The person who takes up the role receives the title Custodian of the Kaaba (Arabic: سدانة الكعبة, Sadinat al-Ka'bah). The current custodian of the Kaaba is Sheikh Abdul Wahhab bin Zain Al-Abidin Al-Shaibi.

== Role of the custodian ==
The custodian of the Kaaba is essentially the head of the management of the Kaaba. This may include renovating, repairing and cleaning the sanctuary as well as replacing the kiswah (covering of the Kaaba) if it is dirty or torn. The custodian himself is the oldest member from the Quraysh tribe, specifically from the division of Bani Shaiba that is descended from the Banu Abd al-Dar division of the tribe.

== History ==
=== Pre-Islamic period ===
Islamic exegetical tradition states that the first custodians of the Kaaba were Nebaioth and Qedar, the sons of Ishmael, before the patriarch Mudad ibn 'Amr of the Jurhum tribe usurped the custodianship of the Kaaba leaving no room of importance for the Ishmaelites.
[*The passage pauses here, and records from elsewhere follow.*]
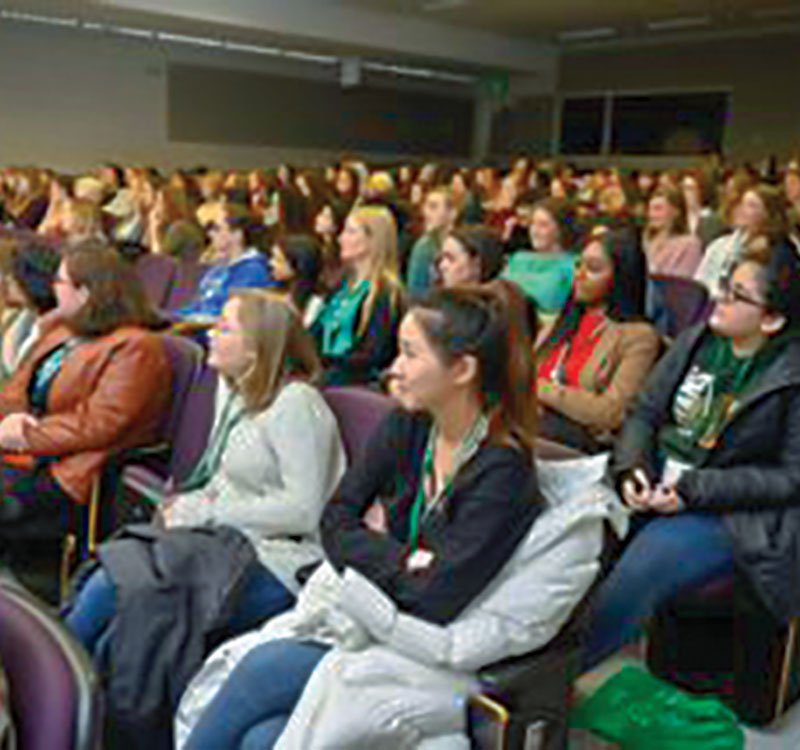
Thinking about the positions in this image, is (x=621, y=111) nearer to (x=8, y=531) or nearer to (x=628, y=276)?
(x=628, y=276)

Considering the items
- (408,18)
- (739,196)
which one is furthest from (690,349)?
(408,18)

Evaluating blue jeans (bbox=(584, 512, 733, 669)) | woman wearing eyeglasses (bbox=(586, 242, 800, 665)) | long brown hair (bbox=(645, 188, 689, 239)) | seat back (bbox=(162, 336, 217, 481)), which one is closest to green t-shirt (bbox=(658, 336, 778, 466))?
woman wearing eyeglasses (bbox=(586, 242, 800, 665))

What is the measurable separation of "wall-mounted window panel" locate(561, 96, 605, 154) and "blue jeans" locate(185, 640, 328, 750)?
14.2m

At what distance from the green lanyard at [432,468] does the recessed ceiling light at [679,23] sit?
11553mm

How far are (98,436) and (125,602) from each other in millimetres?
747

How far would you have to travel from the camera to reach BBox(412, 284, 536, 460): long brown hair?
1.75m

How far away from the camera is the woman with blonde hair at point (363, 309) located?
3568mm

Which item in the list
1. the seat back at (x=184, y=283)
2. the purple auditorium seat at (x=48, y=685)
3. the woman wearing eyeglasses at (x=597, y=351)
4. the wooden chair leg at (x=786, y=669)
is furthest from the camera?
the seat back at (x=184, y=283)

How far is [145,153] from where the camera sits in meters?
12.8

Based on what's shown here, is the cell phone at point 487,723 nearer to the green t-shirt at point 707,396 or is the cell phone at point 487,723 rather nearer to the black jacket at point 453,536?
the black jacket at point 453,536

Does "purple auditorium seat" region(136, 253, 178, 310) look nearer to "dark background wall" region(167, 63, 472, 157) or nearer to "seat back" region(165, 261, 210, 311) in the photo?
"seat back" region(165, 261, 210, 311)

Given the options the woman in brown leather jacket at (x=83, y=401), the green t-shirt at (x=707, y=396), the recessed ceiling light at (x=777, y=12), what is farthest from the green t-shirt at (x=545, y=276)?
the recessed ceiling light at (x=777, y=12)

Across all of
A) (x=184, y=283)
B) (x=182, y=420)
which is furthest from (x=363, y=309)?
(x=184, y=283)

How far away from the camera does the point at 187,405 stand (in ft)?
8.87
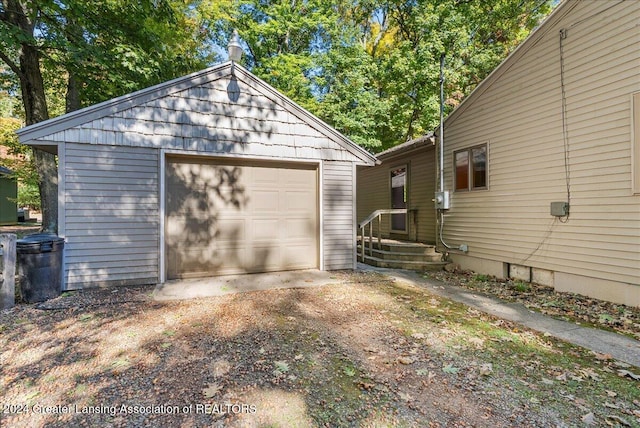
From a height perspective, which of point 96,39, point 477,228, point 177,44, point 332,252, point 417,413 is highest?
point 177,44

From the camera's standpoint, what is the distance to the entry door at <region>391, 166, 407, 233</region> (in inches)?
405

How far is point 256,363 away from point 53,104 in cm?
2035

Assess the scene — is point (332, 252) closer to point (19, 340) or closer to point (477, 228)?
point (477, 228)

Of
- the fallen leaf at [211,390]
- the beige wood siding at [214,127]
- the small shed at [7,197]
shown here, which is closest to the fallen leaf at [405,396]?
the fallen leaf at [211,390]

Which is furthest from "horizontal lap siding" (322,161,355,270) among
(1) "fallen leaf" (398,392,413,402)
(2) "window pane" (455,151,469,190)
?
(1) "fallen leaf" (398,392,413,402)

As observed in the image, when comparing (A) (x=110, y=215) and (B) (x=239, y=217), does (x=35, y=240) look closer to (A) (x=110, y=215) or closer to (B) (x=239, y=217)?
(A) (x=110, y=215)

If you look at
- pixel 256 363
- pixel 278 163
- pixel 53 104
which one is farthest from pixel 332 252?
pixel 53 104

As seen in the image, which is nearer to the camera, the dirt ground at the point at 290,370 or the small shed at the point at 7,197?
the dirt ground at the point at 290,370

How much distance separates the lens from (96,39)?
959 cm

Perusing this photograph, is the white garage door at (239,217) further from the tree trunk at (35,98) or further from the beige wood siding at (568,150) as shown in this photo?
the tree trunk at (35,98)

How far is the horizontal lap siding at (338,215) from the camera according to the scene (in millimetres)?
6930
The Jurhum, however, began to mistreat the pilgrims and impose excessive taxes on them, so after years of anger at this, the Banu Khuza'ah tribe invaded Mecca and expelled all of the Jurhum before taking over the custodianship. The Quraysh rose to prominence years later, and, after an armed struggle with the Khuza'ah, were able to wrest control of all of Mecca from them, seizing custodianship of the Kaaba. Qusayy ibn Kilab of the Quraysh succeeded Abu Ghabshan of the Khuza'ah in the custodianship of the Kaaba, after the latter had sold the former the keys in exchange for wine.

=== Rise of Islam ===
An incident occurred in 629 CE where the cousin of the Islamic prophet Muhammad, Ali ibn Abi Talib, confiscated the key from the Abdari patriarch Uthman ibn Talha but was ordered by Muhammad to return it; afterwards Uthman ibn Talha and subsequent Abdaris converted to Islam. After the Conquest of Mecca, the custodianship by Banu Abd al-Dar was solidified when Muhammad handed over the key of the Kaaba to the descendants of Abu Talha al-Abdari and affirmed that they would be the custodians of the Kaaba until the end of times. From then on, all the patriarchs holding the key have traditionally been from Bani Shaiba, a tribe descended from the Abdaris. Sheikh Abdul Wahhab bin Zain Al-Abidin Al-Shaibi is the current holder of the key of the Kaaba as of 25 June 2024.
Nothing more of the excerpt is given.